▶ Excerpt to read:

++++++

Oh, Bring Us Some Christmas Pudding? Brits Seem To Be the Only Ones Digging In

The Christmas pudding has been a fixture on British tables for centuries - even before Charles Dickens made such a pudding fuss in "A Christmas Carol" - but Americans can't seem to stomach the thought of the traditional U.K. holiday dessert.

Christmas pudding is basically a sloppy, booze-fueled fruit cake with some fat from a cow's kidneys thrown in.

"I know it sounds like a horrible thought but this is what makes it such an incredible delicacy," said celebrity chef Nigella Lawson.

You mix it up weeks or months in advance, allowing it to mature. Then on Christmas morning, the pudding sweats long and slow - and Brits can't get enough of it. Puddings made by celebrity chef Heston Blumenthal for the supermarket Waitrose sell out in a flash, and these puddings now can be found on eBay for insane price tags.

At Fortnum and Mason, a high-end grocery and food supplier to Queen Elizabeth II, Christmas puddings fly off the shelves at $60 a pop.

++++++

▶ Aim: Write out the part of the Christmas pudding article above that begins at the words "Oh, Bring Us" and stops after the words "chef Nigella Lawson.". The entries that come next are separate material, unrelated to the Christmas pudding article.

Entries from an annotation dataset

++++++

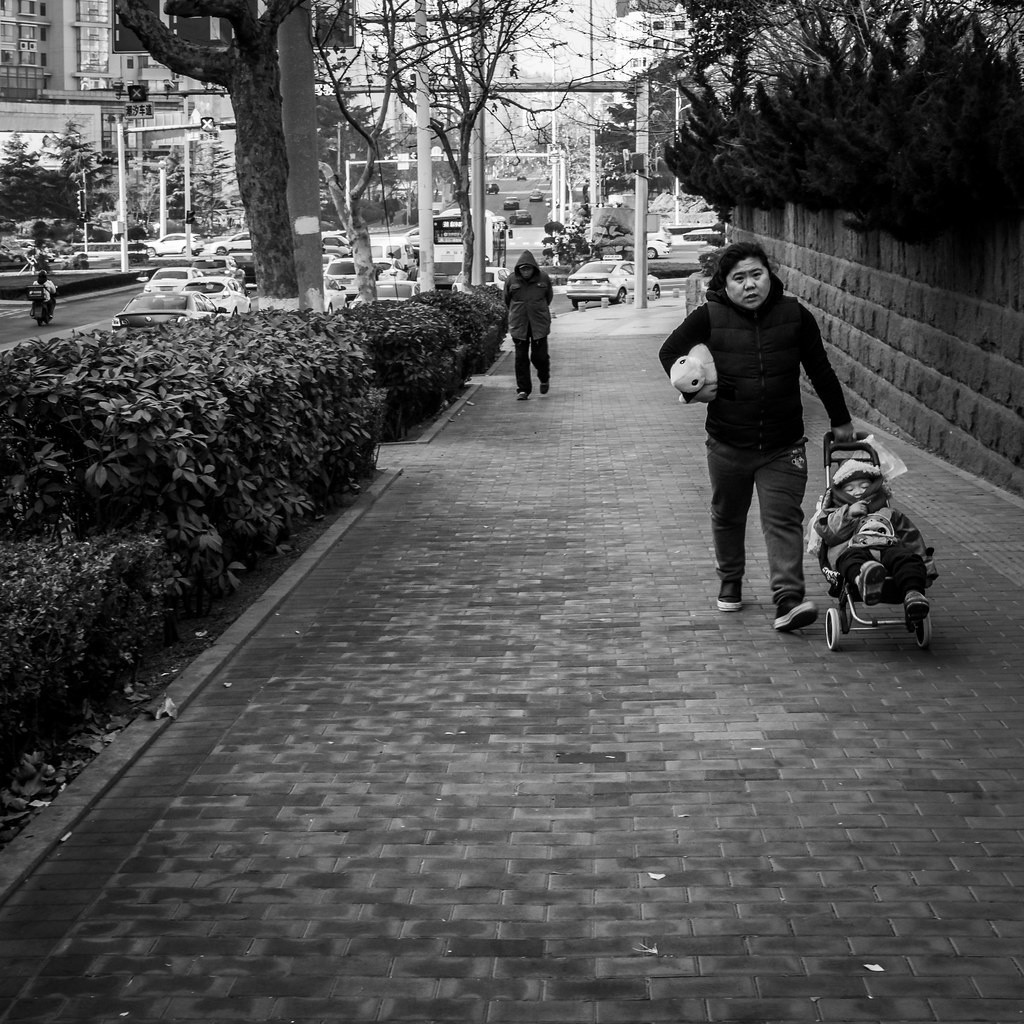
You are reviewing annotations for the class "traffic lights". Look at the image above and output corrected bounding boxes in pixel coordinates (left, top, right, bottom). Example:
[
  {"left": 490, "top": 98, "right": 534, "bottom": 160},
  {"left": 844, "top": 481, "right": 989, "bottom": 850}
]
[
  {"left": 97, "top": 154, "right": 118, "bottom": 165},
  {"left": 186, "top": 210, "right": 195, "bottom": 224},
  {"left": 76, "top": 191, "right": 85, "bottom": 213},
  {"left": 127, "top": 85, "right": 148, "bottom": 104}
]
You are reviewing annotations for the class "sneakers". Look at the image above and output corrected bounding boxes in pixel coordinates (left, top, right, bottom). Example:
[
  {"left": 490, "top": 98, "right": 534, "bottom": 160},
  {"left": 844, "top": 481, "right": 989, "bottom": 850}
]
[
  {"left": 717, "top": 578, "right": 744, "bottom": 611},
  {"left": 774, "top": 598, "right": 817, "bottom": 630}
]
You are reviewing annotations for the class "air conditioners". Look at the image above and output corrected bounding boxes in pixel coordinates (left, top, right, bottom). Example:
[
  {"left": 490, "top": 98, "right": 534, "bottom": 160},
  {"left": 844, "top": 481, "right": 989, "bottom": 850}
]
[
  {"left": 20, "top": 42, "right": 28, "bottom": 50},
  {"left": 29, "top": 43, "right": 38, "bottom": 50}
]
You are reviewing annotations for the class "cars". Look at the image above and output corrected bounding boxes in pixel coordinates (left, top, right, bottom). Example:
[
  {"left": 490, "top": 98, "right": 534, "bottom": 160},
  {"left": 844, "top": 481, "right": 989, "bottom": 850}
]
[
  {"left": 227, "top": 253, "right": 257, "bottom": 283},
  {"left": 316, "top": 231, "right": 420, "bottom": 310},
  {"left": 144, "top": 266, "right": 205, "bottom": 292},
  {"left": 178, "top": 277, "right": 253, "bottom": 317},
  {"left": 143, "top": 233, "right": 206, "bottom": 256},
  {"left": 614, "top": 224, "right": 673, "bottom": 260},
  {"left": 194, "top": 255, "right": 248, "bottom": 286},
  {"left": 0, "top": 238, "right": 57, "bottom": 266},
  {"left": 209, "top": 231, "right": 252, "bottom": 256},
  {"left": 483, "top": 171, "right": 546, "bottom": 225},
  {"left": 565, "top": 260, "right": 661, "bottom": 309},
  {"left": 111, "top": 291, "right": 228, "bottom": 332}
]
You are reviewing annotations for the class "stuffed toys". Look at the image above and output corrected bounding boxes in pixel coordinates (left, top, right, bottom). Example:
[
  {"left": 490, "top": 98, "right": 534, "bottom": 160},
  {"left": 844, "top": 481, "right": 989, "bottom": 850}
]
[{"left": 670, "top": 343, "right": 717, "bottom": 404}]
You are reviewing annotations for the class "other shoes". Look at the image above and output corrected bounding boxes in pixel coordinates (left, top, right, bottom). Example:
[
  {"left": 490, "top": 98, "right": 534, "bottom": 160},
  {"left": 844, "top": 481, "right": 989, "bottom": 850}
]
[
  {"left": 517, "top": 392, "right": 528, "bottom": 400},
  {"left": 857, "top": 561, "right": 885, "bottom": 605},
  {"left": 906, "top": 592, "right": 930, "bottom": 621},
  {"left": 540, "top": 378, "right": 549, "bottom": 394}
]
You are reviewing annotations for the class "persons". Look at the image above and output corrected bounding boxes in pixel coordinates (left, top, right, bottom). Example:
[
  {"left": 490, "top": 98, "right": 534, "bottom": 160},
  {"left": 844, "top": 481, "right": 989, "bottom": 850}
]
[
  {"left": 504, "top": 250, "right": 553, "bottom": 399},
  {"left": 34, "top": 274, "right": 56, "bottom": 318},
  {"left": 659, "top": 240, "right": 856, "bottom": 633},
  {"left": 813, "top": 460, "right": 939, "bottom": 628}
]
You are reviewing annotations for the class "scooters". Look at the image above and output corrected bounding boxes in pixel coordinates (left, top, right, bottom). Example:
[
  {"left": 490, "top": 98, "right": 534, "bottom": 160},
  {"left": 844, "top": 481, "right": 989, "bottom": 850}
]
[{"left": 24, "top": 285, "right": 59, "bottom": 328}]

++++++

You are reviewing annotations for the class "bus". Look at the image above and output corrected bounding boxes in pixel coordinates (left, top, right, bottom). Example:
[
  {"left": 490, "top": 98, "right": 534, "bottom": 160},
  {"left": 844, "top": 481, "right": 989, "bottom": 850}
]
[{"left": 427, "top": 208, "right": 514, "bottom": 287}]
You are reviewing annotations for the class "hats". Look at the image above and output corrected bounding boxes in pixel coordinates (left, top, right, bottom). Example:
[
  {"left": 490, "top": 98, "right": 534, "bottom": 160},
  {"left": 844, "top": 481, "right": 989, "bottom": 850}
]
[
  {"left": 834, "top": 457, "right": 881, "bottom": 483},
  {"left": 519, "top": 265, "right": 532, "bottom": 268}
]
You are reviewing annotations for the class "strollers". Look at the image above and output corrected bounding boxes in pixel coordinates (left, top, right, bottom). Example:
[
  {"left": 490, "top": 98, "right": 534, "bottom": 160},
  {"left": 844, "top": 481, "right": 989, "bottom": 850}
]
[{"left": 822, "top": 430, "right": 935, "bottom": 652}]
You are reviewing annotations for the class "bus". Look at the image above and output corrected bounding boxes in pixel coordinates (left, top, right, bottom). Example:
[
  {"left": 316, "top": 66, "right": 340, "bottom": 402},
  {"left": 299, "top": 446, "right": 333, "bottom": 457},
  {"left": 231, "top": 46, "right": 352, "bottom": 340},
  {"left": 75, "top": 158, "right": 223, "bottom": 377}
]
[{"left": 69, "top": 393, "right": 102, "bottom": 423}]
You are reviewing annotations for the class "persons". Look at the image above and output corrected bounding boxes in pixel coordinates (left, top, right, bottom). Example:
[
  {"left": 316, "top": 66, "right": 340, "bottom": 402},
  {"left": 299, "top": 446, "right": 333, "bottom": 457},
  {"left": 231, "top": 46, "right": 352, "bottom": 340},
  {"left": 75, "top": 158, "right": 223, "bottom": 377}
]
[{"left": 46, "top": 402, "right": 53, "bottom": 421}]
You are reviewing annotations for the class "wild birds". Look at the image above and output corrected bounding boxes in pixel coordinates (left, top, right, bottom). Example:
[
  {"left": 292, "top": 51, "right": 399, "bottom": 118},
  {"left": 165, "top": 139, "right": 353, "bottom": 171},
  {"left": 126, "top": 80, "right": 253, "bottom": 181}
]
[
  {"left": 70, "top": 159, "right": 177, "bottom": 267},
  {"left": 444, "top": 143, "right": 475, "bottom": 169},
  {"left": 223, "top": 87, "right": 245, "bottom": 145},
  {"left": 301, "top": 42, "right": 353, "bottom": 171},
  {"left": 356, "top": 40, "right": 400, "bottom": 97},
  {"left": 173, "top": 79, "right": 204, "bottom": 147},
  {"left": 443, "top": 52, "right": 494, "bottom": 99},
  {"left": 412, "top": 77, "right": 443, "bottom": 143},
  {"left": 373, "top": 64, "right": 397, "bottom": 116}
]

++++++

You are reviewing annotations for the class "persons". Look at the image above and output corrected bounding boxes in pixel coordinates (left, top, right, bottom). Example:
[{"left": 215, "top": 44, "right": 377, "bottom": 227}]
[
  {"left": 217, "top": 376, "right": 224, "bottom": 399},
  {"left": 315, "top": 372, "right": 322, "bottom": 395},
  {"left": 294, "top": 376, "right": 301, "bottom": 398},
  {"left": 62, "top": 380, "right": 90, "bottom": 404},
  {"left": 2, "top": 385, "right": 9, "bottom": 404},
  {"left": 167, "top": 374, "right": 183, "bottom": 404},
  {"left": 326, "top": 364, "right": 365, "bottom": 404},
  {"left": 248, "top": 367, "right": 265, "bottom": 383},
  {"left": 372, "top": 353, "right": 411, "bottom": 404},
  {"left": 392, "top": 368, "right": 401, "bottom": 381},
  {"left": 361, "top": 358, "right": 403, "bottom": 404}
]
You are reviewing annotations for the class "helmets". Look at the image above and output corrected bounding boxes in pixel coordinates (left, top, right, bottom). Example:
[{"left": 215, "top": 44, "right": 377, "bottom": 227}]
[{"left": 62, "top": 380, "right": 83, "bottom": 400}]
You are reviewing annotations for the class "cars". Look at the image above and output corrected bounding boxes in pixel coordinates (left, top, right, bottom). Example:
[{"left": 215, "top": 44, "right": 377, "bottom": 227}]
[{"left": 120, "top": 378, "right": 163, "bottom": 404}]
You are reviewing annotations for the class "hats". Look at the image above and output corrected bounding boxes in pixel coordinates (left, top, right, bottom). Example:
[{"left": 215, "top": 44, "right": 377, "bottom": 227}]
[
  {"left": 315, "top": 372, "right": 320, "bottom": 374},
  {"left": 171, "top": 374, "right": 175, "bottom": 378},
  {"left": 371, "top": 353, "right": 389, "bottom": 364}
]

++++++

▶ Reply:
Oh, Bring Us Some Christmas Pudding? Brits Seem To Be the Only Ones Digging In

The Christmas pudding has been a fixture on British tables for centuries - even before Charles Dickens made such a pudding fuss in "A Christmas Carol" - but Americans can't seem to stomach the thought of the traditional U.K. holiday dessert.

Christmas pudding is basically a sloppy, booze-fueled fruit cake with some fat from a cow's kidneys thrown in.

"I know it sounds like a horrible thought but this is what makes it such an incredible delicacy," said celebrity chef Nigella Lawson.